Lion Feuchtwanger versicherte Neumann, es
sei "das Beste", was er geschrieben habe. "In
seiner schauerlichen und grotesken Bitterkeit erinnert es an Swift oder
häufiger an Grimmelshausen. Ich bin sicher, dass es unter den
Büchern unserer Zeit eines der wenigen ist, von denen man noch
nach uns sprechen wird."
Die deutsche Übersetzung hingegen wurde, wenn
überhaupt registriert, in Grund und Boden verdammt. Eine "Überfülle
an Widerwärtigem" in einer "abwegigen, oft
auch abstoßenden und unappetitlichen Diktion"
wären in diesem "zynischen Kaleidoskop"
versammelt, wetterte 1948 das "Neue Österreich".

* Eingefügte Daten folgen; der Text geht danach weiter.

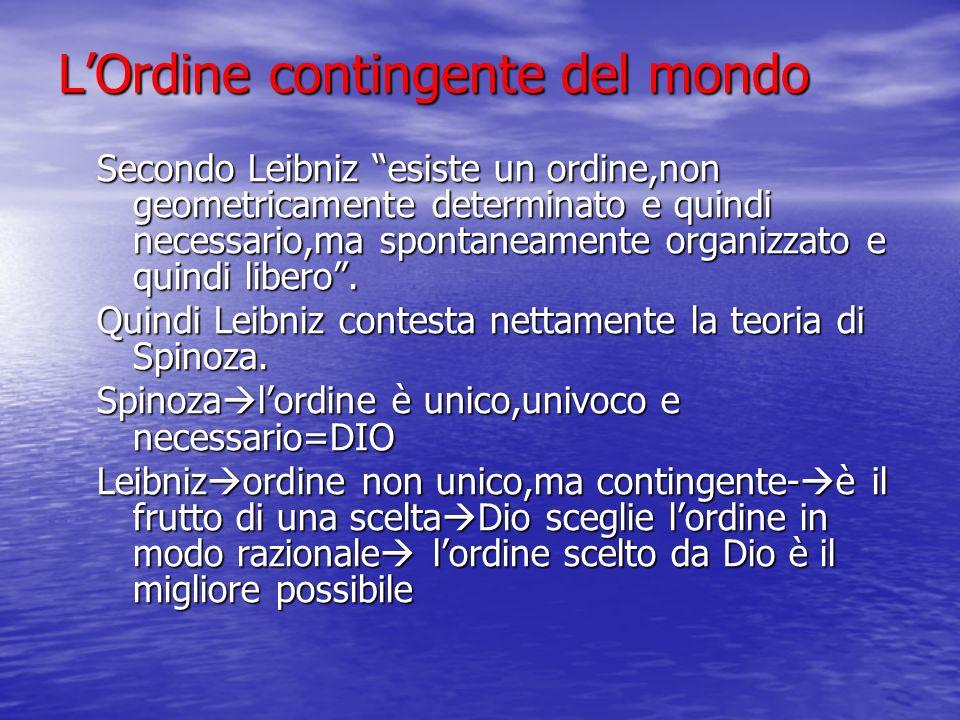 LOrdine contingente del mondo Secondo Leibniz esiste un ordine,non geometricamente determinato e quindi necessario,ma spontaneamente organizzato e qui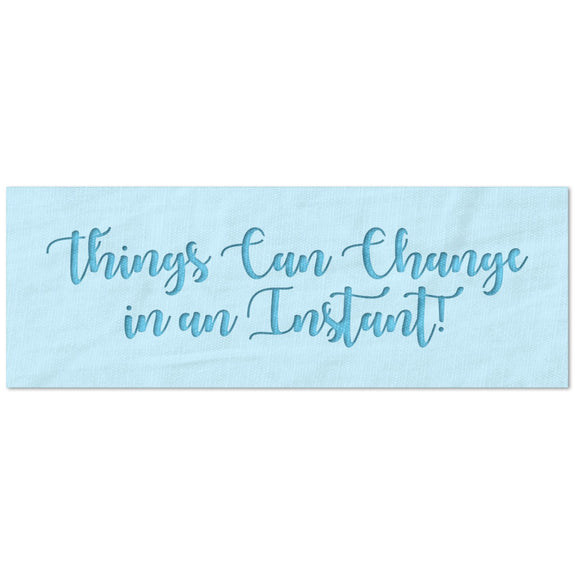 Things can Change in an Instant Quote Stencil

Nach der Lektüre eine völlig abstrus anmutende
Äußerung, die keineswegs nachvollzogen werden kann.
Mehrere Auflagen erfuhr das schmale Werk, und erst 1980 wurde es in der
"FAZ" als "ein Stück großer Literatur"
gewürdigt, was es in der Tat auch ist.
Neumann hat in einer ganz eigenen, wohl unvergleichlichen Kunstsprache
aus Jiddisch, Gaunerrotwelsch und us-amerikanischem "Slang"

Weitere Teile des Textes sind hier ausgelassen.